INSTRUCTIONS TO FOLLOW.
Give the data again exactly, without images.

RECORDS PROVIDED.
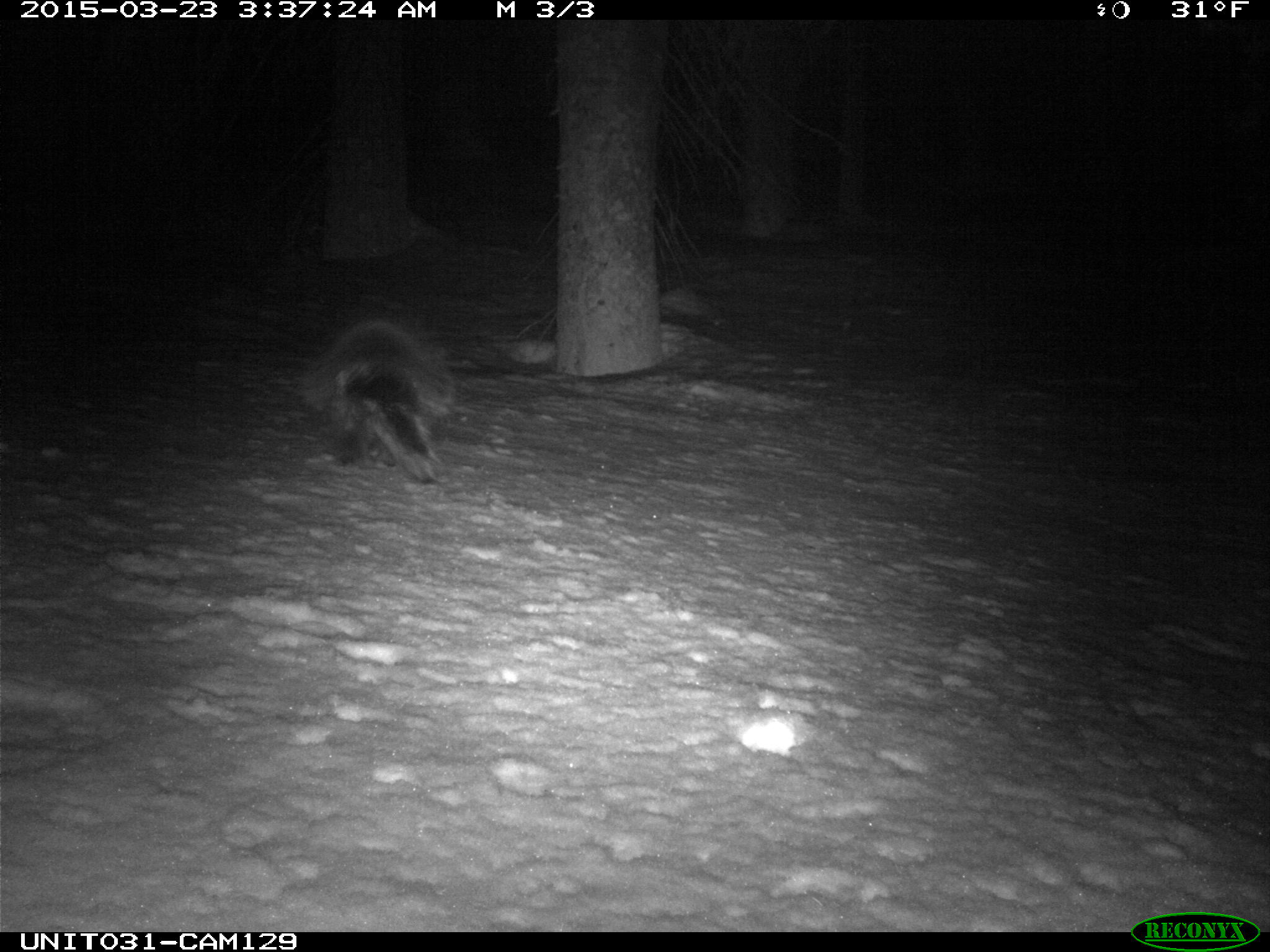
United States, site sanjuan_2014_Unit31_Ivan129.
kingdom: Animalia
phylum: Chordata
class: Mammalia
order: Rodentia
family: Erethizontidae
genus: Erethizon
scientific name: Erethizon dorsatum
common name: north american porcupine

RESULT.
United States, site sanjuan_2014_Unit31_Ivan129.
kingdom: Animalia
phylum: Chordata
class: Mammalia
order: Rodentia
family: Erethizontidae
genus: Erethizon
scientific name: Erethizon dorsatum
common name: north american porcupine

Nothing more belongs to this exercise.